Reporter: Yusuf Imam Santoso | Editor: Herlina Kartika Dewi
KONTAN.CO.ID - JAKARTA. Harga minyak mendapat sentimen positif setelah pasar modal global terlihat menguat. Hal ini karena kekhawatiran pasar terhadap perlambatan ekonomi global mulai berkurang setelah Amerika Serikat (AS) memutuskan untuk menunda kebijakan kenaikan tarif impor untuk Meksiko.
Akhir pekan lalu, harga minyak west texas intermediate (WTI) untuk pengiriman Juli 2019 naik 2,66% ke US$ 53,99 per barel dibanding sehari sebelumnya yakni, US$ 52,59 per barel. Dalam sepekan, harga minyak naik 0,91%.

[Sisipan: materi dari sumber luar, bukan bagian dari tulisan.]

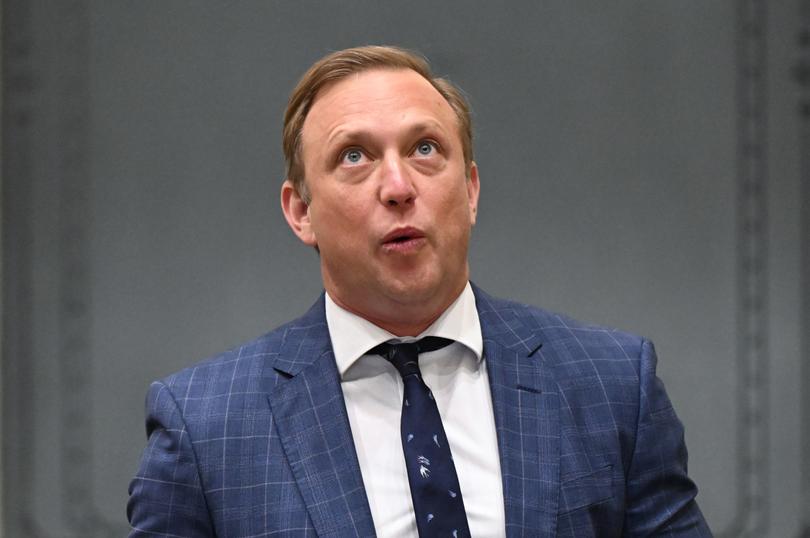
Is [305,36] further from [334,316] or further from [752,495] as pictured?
[752,495]

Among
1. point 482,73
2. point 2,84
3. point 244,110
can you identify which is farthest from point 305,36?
point 2,84

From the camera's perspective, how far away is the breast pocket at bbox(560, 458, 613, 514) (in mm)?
1450

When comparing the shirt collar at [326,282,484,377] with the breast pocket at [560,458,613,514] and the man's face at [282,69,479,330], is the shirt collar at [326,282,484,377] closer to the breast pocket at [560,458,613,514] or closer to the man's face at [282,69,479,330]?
the man's face at [282,69,479,330]

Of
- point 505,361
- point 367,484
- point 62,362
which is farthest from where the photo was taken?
point 62,362

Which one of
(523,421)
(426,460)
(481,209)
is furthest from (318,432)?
(481,209)

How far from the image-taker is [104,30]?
8.30ft

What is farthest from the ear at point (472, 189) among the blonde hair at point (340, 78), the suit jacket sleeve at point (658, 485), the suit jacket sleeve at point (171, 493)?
the suit jacket sleeve at point (171, 493)

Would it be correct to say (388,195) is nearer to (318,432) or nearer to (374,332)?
(374,332)

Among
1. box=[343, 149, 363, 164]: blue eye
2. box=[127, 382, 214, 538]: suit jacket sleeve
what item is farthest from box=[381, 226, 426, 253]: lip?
box=[127, 382, 214, 538]: suit jacket sleeve

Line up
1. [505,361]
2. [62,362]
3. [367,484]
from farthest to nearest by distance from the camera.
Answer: [62,362], [505,361], [367,484]

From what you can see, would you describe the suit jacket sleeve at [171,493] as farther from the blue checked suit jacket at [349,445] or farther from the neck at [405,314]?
the neck at [405,314]

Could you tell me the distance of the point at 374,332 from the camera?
1.56 meters

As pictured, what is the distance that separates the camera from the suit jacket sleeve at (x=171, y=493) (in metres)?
1.44

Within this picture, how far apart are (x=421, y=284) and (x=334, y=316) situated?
0.17m
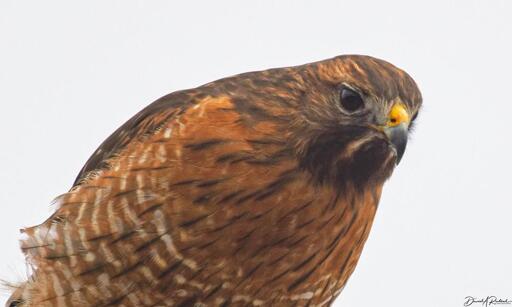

Selain karena dampak eskalasi perang dagang yang dibuat oleh AS, melonjaknya persediaan minyak di AS turut menekan harga minyak. Data terakhir dari Energy Information Administration (EIA), sepekan terakhir persediaan minyak di AS masih terus bertambah.
Selain itu, Arab Saudi yang mewakili Organization of the Petroleum Exporting Countries (OPEC) pernah mengatakan bahwa OPEC berencana atau akan mempertimbangkan berlanjutnya program pemangkasan produksi minyak. Ini dilakukan dengan pertimbangan untuk menyeimbangkan antara supply dan demand global terhadap minyak karena outlook perlambatan ekonomi global masih menjadi perhatian.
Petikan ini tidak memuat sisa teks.